DOCUMENT EXCERPT:
Demand Rights.  Under our Stockholders Agreement, the Fortress Stockholders will have, for so long as the Fortress Stockholders beneficially own an amount of our common stock (whether owned at the time of this offering or subsequently acquired) equal to or greater than 1% of our shares of common stock issued and outstanding immediately after the consummation of this offering (a “Registrable Amount”), “demand” registration rights that allow the Fortress Stockholders, at any time after 180 days following the consummation of this offering, to request that we register under the Securities Act an amount equal to or greater than a Registrable Amount. The Fortress Stockholders will be entitled to unlimited demand registrations so long as such persons, together, beneficially own a Registrable Amount. We are also not required to effect any demand registration within three months of a “firm commitment” underwritten offering to which the requestor held “piggyback” rights, described below, and which included at least 50% of the shares of common stock requested by the requestor to be included. We are not obligated to grant a request for a demand registration within three months of any other demand registration.
 
Piggyback Rights.  For so long as the Fortress Stockholders beneficially own an amount of our common stock equal to or greater than 1% of our common stock issued and outstanding immediately after the consummation of this offering, such Fortress Stockholders will also have “piggyback” registration rights that allow them to include the common stock that they own in any public offering of equity securities initiated by us (other than those public offerings pursuant to registration statements on Forms S-4 or S-8) or by any of our other stockholders that have registration rights. The “piggyback” registration rights of the Fortress Stockholders are subject to proportional cutbacks based on the manner of the offering and the identity of the party initiating such offering.
 
Shelf Registration.  Under our Stockholders Agreement, we will grant to the Initial Stockholder or any of its respective permitted transferees, for so long as it beneficially owns a Registrable Amount, the right to request a shelf registration on Form S-3 providing for offerings of our common stock to be made on a continuous basis until all shares covered by such registration have been sold, subject to our right to suspend the use of the shelf registration prospectuses for a reasonable period of time (not exceeding 60 days in succession or 90 days in the aggregate in any 12 month period) if we determine that certain disclosures required by the shelf registration statements would be detrimental to us or our stockholders. In addition, the Initial Stockholder may elect to participate in such shelf registrations within ten days after notice of the registration is given.

TASK BRIEF:
Copy the stretch of the registration rights excerpt from "Piggyback Rights.  For so" through "initiating such offering." word for word.

GIVEN INFORMATION:

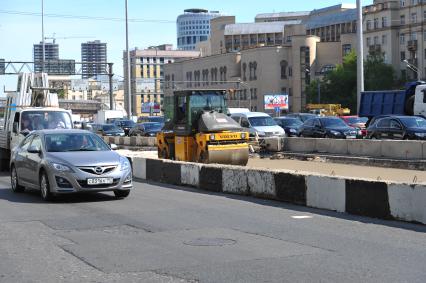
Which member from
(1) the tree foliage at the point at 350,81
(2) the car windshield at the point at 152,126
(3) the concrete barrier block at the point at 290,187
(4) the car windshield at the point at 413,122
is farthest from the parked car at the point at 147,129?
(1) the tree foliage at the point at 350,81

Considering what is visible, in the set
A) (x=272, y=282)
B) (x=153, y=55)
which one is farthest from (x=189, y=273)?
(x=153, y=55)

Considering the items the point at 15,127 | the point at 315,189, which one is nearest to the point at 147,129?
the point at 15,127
---
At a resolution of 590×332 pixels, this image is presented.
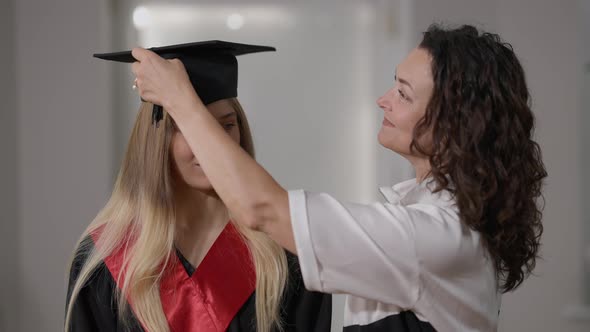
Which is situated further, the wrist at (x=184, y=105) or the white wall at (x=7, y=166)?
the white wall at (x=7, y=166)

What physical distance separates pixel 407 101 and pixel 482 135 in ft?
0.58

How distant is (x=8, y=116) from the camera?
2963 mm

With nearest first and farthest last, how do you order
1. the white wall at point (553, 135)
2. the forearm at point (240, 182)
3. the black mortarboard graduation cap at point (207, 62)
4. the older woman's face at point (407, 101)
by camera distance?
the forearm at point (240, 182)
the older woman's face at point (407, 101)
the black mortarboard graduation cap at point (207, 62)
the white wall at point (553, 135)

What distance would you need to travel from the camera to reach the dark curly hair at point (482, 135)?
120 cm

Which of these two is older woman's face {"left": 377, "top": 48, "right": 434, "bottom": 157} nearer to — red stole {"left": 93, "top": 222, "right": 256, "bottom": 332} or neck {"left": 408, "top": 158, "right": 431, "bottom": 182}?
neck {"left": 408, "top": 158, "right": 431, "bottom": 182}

SOLUTION FOR THIS PROBLEM:
Piggyback Rights.  For so long as the Fortress Stockholders beneficially own an amount of our common stock equal to or greater than 1% of our common stock issued and outstanding immediately after the consummation of this offering, such Fortress Stockholders will also have “piggyback” registration rights that allow them to include the common stock that they own in any public offering of equity securities initiated by us (other than those public offerings pursuant to registration statements on Forms S-4 or S-8) or by any of our other stockholders that have registration rights. The “piggyback” registration rights of the Fortress Stockholders are subject to proportional cutbacks based on the manner of the offering and the identity of the party initiating such offering.